How the Coat Became…

Updated: Aug 19, 2023

As I ended the last blog on a cliff hanger, let's leave it there a little longer and let it breathe a little more. Shall we?...


Let's find out about the question I get asked often and that is, "why the coat of arms, Anthony... and what does it mean, I don't understand?"


Okay, well...here it is.


First off, I wanted to split a coat of arms in 4 quadrants in a nice visual way. It would bring more dynamics and complexity to a simple brand. More layers than what you see. And I like the mystery.


A coat of arms is a "shield". And usually on top you put a family crest which would be the family surname.


A coat of arms is a representation of family. The colors chosen is like the flag for the pride of the family. It also boasts of the family's achievements. There's an enormous amount of pride and respect of this for the familys coat of arms and crest.


Along those lines, I wanted blacksmiths tools in representation of this brand. I wanted a background of iron and fire forging tools. Putting anything into fire is a form of purification. Highest level. It's intense to say the least.


Anvils, swords, armor, helmets, shields, sledge hammers, leather, sweat, blood, guts and tears. Empowering women in this same mold. Being the edge and bringing refinement all in the same.


I wanted it to be a proud representation of any one's family. Whatever you choose as a family. Whatever you choose to call family. Whatever you choose and however it looks, I want it to be a unification under the coat of arms and having us unite under one, with individuality.


The coat of arms in representation for me in my achievements comes by the way of battling internal dark demons and extinguishing their fire and starting my own flame with God. With Him, he's brought me through. Not around. Not over. But through it.



I've been to an alcohol/substance and mental health wellness treatment center for first responders. Total addiction and slave to the beer bottle. Early morning. Mid-morning. It didn't matter. It was a 24hr. daily fight. I pan handled for it. I scraped change for it. As my body was shaking violently getting clammy, sweaty as the withdrawals worsened. I couldn't even sign my own signature to get money from my checking account. I signed an "X" instead, on multiple occasions. Horrific.

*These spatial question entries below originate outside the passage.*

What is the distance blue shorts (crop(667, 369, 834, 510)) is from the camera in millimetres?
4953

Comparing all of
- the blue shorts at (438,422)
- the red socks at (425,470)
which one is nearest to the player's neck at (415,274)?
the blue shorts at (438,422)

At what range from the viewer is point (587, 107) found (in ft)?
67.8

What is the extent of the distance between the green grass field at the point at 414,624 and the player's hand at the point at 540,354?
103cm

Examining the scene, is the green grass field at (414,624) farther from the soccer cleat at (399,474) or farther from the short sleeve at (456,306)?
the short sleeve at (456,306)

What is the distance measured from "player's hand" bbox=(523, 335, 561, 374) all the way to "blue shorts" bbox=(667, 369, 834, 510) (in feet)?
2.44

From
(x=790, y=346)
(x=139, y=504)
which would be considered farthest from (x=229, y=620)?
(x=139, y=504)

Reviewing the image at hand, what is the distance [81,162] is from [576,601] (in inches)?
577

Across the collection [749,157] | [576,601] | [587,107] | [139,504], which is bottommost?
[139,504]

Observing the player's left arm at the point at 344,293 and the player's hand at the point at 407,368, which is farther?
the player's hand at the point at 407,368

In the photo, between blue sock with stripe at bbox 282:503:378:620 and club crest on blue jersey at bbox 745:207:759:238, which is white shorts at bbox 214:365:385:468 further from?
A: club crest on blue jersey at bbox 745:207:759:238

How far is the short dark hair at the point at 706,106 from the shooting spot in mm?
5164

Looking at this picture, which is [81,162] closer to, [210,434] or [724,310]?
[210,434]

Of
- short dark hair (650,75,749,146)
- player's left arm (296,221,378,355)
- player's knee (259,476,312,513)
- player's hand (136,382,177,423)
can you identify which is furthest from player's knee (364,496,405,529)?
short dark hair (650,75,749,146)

I was a piss-poor father. I shattered relationships. And I was a lackluster being. I've been arrested numerous times. In jail. Major depression. In a locked down life of isolation with locked doors in my house and shutting every curtain to keep everything and everybody OUT! Throwing up from the alcohol withdrawals consistently. PTSD from being a firefighter piled on after I left the department. A heavier weight from the calls I've been on. Echoing memories. Echoing smells. Endless memories of trauma in families eyes from the calls I've been on and trauma mirrored back to me. So, with a new weight, a new mental demon of PTSD accumulated over ignored years that was added to my mind....whom I kidding, I was decaying. Suicide was my solution to end all battles. My war was only going to be won and end this way. Is how I saw it.


Now....today...as I am...healing presents. With some peace now. I am not a human being. I am a human becoming. The coat of arms is a landmark of achievements on MY shield that my internal dragons no longer have breath. They've been taken down and slayed.


Achieving and overcoming the many battles to eventually win the war, with wounds so deep and severe the lacerations of my spirit looked to be life threatening. And they were. But I've overcome it. Today. And my fight within the day to keep it.


I created the code of arms to represent my life in what I've achieved and overcame. And those that have gone through anything, life has shoved them down and around, or have had some loss and grief such as most of us have, or anything near to this, so traumatic in your own walks and on your paths of life....I say welcome...welcome family. This is a place where normal isn't normal. What is. Welcome. You are family. You have full rights to present your achievements to this shield. Display the coat of arms to be a beacon of hard fought battles won, and yet a continuance to live and live well. To wear the brand is to wear your heart on your sleeve. My signature will go with it, to know you are not alone. You are family. You are welcomed.